:: Provided data ::
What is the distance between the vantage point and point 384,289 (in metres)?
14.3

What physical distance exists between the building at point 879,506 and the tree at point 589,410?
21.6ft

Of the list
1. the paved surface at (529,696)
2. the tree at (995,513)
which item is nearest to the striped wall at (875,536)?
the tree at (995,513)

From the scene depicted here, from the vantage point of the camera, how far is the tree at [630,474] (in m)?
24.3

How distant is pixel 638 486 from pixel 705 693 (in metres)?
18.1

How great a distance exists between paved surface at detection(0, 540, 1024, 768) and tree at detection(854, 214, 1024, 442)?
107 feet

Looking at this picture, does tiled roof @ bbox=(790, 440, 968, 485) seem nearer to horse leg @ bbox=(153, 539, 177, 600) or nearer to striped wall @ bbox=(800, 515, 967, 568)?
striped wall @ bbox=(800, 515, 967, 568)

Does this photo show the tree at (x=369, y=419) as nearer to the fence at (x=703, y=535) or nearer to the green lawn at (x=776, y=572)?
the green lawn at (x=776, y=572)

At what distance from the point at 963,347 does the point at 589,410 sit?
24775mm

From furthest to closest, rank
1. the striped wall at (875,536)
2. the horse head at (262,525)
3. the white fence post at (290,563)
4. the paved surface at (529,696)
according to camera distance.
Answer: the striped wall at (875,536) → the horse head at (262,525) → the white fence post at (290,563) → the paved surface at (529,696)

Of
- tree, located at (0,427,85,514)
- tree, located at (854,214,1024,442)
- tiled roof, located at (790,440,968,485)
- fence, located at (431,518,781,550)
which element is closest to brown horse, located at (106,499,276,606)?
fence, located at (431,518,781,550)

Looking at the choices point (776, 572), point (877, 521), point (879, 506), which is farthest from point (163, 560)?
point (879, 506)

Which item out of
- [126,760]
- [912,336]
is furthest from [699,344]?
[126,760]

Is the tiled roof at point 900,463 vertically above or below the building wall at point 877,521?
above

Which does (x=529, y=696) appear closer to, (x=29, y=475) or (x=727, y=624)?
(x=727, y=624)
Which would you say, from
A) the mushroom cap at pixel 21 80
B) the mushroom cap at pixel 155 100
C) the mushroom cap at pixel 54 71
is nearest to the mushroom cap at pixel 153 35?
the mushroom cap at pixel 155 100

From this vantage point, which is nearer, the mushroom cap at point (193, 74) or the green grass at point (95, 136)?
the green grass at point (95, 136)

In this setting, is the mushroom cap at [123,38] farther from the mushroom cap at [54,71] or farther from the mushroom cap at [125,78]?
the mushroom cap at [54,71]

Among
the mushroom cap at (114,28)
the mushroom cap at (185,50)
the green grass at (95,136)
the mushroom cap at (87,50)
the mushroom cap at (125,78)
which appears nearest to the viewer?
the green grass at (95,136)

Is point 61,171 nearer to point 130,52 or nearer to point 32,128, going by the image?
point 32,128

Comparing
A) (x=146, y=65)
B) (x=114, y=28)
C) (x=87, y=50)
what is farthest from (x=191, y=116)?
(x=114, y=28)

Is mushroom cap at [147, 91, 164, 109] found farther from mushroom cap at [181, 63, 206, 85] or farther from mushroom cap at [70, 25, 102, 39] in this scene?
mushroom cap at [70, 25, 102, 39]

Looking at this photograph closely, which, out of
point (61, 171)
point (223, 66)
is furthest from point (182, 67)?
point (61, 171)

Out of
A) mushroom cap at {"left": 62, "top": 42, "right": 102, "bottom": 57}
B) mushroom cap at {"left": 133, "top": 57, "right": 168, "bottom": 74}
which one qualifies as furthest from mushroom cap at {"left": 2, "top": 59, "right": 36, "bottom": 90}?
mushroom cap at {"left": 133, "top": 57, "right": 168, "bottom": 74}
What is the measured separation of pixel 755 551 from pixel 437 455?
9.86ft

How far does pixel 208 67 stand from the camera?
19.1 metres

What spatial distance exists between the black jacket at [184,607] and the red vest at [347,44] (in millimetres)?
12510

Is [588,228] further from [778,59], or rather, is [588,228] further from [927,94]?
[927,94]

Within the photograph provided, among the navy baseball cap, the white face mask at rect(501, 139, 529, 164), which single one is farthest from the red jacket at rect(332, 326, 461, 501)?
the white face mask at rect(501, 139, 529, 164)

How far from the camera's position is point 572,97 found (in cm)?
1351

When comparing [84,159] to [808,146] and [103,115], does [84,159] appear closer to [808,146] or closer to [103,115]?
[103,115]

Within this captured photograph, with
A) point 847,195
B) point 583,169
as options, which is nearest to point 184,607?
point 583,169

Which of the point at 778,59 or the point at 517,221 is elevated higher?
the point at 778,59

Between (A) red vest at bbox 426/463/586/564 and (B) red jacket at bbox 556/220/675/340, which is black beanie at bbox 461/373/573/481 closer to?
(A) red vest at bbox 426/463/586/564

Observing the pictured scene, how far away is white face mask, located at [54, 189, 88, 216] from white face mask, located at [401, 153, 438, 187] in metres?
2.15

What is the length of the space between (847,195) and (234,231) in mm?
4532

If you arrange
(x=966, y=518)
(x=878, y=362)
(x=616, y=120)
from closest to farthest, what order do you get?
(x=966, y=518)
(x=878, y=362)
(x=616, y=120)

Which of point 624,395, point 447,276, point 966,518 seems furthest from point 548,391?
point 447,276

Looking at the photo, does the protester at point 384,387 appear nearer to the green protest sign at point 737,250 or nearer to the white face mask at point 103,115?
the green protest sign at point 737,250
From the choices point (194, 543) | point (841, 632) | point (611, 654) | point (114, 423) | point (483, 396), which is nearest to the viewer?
:::
**Required work**
Copy verbatim the lines of the material from the one containing "Which of the" through the last line, keeping both ends.

**Task solution**
Which of the point at 778,59 or the point at 517,221 is elevated higher?
the point at 778,59

Between (A) red vest at bbox 426/463/586/564 and (B) red jacket at bbox 556/220/675/340, which is black beanie at bbox 461/373/573/481 closer to?
(A) red vest at bbox 426/463/586/564

Observing the pictured scene, how far away is white face mask, located at [54, 189, 88, 216] from white face mask, located at [401, 153, 438, 187] in metres?
2.15

What is the length of the space between (847,195) and (234,231) in mm?
4532

If you arrange
(x=966, y=518)
(x=878, y=362)
(x=616, y=120)
from closest to farthest, what order do you get?
(x=966, y=518)
(x=878, y=362)
(x=616, y=120)

Which of point 624,395, point 447,276, point 966,518 seems furthest from point 548,391?
point 447,276

Looking at the photo, does the protester at point 384,387 appear nearer to the green protest sign at point 737,250 or nearer to the white face mask at point 103,115?
the green protest sign at point 737,250
From the choices point (194, 543) | point (841, 632) | point (611, 654) | point (114, 423) | point (483, 396), which is nearest to the viewer?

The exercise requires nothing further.